- PROBLEM DETAILS
Please answer from the piece on the technology beat: within what span of time does it say an entirely new media industry has birthed, blossomed and produced fruit?

- EXCERPT PROVIDED
[Start of Attachment]
Media 2.0 101: The technology beat isn’t optional

the technology beatI’m going to leave the world of technology for a bit today to talk “about” the world of technology, because I think media companies are missing a big, ongoing story, simply because we’re a part of it. An entirely new media industry has birthed, blossomed and produced fruit within the last 15 years, and its coverage area has expanded to the point where mass media companies have no choice but to get onboard. I’m referring to tech media and its grip on information about the most amazing phenomenon of the new age.

We view technology only as a way to make our jobs easier, but that’s a little like putting electric lights on a ship designed to hunt whales for the lantern oil industry. Technology is far more than “our” tools; it’s the biggest story to come along since the printing press, yet we somehow manage to either completely or mostly ignore it.

This is vastly oversimplified, but tech media began as a way for certain geeks to inform other geeks about innovations in technology that might interest them. This spawned an immense field of geek celebrities, such as Robert Scoble, Michael Arrington, Nick Denton and a host of others, and produced some real winners in terms of new media companies, like TechCrunch, Gawker, and thousands of specialized blogs. Tech media is also producing hybrid news and information models, like Duncan Riley’s The Inquistr, an eclectic blend of news that shouts “relevance” to its audience. The Inquistr includes sports stories, celebrity gossip and other mainstream items, which is to say that it crosses over into more of a mass media model with a proclivity towards technology.

News about technology now impacts people far beyond its original intent. And as we watch device after device and technology after technology cross the magical 50% threshold in terms of consumer adoption, it’s crystal clear that the demand for this kind of news and information is headed up, up, up. Do I buy from Apple or Microsoft? Is the iPad worth Apple’s restrictions? And what about my smartphone? What to believe, is the issue, and, even more importantly, who to believe.
[End of Attachment]
- DATA BELOW
[Start of Attachment]
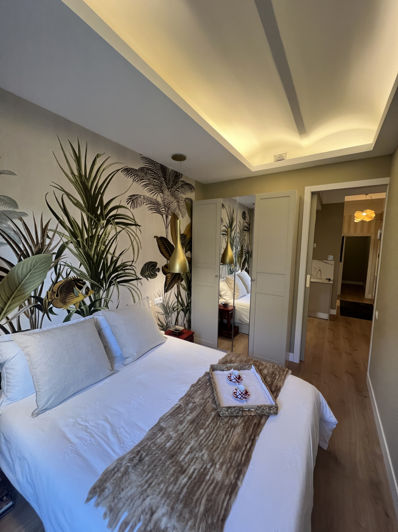 Image No.12-2 Bed Property for sale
[End of Attachment]
- PROBLEM SOLUTION
Within the last 15 years.